Reading passage:
::::

MBT (Media and Broadcast Technologies) has specialised in developing software for broadcasters since the company started in 2004. MBT’s CEO, Bedro Bengouffa, is no stranger to the workflow needs of big broadcasters, having spent five years as assistant technical director of French broadcaster M6. A company of no more than 30 employees, MBT has become a key partner in the digitisation of TF1’s workflow.

A French revolution at M6
The need to make news and sports reporting more engaging, in a world where viewers are inundated with graphics and animations, means that broadcasters are having to push graphics production to the fore of all they do. News is a key component of TF1’s offering.

“In news we need more and more graphics,” says Guillou. “Graphics is very important for news, and news is very important for TF1.”

MBT’s NewsGraph was just the solution TF1 needed. The NewsGraph MAM system was developed specifically for TF1’s needs to manage the broadcaster’s entire graphics workflow. NewsGraph is a new concept for TF1. It manages the workflow of pictures, graphics, animations and After Effects projects and integrates with Avid Newsroom. Its first function is as an MAM to manage these various assets. Secondly, it operates as a ‘workflow processor’ that tracks all stages of the process in producing a graphic or onscreen visual element, from job assignment to artist versioning and approvals, to archiving.

Before working with MBT, TF1 had no enterprise-wide solution for graphics management. Now there is a direct link with IT for rights management. Currently, TF1 is working with SintecMedia to develop further software solutions for its rights management, which are scheduled to be up and running later this year.

::::

Recorded information:
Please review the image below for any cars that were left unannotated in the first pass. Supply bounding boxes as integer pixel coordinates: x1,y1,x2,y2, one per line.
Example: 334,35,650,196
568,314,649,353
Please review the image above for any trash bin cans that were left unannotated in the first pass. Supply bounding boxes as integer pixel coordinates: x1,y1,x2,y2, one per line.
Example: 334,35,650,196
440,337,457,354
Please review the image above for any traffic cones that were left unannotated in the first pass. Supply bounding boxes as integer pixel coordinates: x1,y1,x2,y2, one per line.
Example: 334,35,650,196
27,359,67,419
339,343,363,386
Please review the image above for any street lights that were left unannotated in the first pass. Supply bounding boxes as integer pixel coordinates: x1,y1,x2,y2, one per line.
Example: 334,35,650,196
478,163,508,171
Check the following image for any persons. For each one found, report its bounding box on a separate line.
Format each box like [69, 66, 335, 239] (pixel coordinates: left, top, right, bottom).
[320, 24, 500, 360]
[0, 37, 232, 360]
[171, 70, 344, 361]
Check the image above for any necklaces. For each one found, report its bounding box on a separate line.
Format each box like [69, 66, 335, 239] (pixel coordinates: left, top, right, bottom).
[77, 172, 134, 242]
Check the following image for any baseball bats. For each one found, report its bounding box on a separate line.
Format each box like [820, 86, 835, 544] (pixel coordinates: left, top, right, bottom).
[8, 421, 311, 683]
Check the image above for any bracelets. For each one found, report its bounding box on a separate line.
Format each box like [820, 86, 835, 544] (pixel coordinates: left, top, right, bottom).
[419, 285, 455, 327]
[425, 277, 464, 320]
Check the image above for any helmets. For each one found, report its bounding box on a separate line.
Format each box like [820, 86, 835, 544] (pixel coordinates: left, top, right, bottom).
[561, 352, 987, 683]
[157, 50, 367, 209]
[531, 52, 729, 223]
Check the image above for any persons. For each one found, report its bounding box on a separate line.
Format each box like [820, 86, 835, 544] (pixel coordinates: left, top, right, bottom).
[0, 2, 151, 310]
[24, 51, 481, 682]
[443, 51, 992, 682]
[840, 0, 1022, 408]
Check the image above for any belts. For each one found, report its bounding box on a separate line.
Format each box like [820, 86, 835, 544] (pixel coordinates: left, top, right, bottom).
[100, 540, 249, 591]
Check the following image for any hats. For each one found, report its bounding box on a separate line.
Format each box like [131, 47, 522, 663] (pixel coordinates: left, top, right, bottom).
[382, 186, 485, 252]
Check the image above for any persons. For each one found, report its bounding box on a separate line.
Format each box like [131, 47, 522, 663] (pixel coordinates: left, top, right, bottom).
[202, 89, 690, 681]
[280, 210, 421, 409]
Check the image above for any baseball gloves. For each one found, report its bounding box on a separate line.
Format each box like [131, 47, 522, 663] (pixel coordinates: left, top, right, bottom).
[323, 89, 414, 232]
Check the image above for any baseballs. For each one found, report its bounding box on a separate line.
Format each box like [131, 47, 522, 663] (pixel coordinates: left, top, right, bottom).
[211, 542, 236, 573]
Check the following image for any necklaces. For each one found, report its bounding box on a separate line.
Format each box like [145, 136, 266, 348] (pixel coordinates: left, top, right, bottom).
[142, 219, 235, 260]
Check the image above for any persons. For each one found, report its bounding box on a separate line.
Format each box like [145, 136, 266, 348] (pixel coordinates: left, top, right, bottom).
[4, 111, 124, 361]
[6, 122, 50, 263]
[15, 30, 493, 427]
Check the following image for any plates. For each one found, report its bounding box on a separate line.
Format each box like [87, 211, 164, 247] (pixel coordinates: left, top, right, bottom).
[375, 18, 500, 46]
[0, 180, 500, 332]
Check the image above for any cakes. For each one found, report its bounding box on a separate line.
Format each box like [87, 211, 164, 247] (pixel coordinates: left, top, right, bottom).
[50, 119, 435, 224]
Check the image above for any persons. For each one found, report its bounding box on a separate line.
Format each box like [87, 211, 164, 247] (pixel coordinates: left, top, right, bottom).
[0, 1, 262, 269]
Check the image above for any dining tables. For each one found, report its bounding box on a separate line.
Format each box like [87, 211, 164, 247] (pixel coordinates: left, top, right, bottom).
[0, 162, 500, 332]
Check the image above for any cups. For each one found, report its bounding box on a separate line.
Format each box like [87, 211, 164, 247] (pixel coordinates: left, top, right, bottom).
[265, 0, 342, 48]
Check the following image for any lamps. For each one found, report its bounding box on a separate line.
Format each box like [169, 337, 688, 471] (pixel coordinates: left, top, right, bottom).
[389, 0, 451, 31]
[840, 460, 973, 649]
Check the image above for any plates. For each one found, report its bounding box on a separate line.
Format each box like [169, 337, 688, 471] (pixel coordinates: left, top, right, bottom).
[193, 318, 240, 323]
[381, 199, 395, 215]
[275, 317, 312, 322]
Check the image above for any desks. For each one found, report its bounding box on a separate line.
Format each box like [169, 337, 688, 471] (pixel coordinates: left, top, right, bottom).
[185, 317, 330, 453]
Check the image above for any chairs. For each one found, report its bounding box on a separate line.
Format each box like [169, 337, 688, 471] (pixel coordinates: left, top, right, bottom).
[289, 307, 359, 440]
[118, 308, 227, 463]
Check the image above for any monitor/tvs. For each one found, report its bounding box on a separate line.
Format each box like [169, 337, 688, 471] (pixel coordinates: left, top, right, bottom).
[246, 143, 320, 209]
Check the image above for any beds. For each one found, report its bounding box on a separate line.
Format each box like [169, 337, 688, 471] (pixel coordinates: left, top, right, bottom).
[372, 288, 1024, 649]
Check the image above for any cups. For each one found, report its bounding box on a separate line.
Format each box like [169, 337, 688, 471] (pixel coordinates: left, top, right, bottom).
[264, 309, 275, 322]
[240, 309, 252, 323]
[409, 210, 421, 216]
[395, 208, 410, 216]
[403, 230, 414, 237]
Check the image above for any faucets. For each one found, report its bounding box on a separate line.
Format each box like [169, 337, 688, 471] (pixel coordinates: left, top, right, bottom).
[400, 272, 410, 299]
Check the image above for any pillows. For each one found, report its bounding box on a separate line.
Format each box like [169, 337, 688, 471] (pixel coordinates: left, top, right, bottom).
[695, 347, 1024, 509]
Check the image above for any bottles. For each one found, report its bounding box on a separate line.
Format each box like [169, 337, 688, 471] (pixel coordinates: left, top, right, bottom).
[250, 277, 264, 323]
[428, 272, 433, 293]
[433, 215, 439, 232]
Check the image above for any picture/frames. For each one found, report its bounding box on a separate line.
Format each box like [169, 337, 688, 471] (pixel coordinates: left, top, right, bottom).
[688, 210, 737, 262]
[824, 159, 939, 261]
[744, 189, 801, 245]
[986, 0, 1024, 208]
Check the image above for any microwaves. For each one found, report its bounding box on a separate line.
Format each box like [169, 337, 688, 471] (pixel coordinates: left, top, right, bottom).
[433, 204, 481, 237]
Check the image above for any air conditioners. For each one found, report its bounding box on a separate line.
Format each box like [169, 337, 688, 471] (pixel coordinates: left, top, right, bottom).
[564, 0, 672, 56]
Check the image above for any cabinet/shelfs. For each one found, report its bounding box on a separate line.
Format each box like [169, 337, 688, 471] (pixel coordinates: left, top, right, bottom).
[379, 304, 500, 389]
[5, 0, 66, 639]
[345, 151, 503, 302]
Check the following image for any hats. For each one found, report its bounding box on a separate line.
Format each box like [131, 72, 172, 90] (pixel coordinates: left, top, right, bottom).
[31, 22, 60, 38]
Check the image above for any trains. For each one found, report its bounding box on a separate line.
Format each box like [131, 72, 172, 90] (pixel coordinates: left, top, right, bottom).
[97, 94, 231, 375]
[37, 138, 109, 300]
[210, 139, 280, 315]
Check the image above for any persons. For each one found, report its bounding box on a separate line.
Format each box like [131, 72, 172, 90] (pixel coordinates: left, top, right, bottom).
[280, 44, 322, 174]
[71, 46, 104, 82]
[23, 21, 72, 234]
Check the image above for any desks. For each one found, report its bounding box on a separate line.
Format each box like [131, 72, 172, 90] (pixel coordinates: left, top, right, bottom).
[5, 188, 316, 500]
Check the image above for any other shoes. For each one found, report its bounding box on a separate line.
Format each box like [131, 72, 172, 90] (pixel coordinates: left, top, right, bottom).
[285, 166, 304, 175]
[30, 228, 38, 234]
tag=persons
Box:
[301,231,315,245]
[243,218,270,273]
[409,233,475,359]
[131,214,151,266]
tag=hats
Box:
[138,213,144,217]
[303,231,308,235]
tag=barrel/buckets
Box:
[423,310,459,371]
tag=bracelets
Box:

::::

Try it:
Reproduce the section of the MBT passage from "MBT (Media and" through "of TF1’s offering.", substituting "networks" for "broadcasters" wherever it occurs.

Completed task:
MBT (Media and Broadcast Technologies) has specialised in developing software for networks since the company started in 2004. MBT’s CEO, Bedro Bengouffa, is no stranger to the workflow needs of big networks, having spent five years as assistant technical director of French broadcaster M6. A company of no more than 30 employees, MBT has become a key partner in the digitisation of TF1’s workflow.

A French revolution at M6
The need to make news and sports reporting more engaging, in a world where viewers are inundated with graphics and animations, means that networks are having to push graphics production to the fore of all they do. News is a key component of TF1’s offering.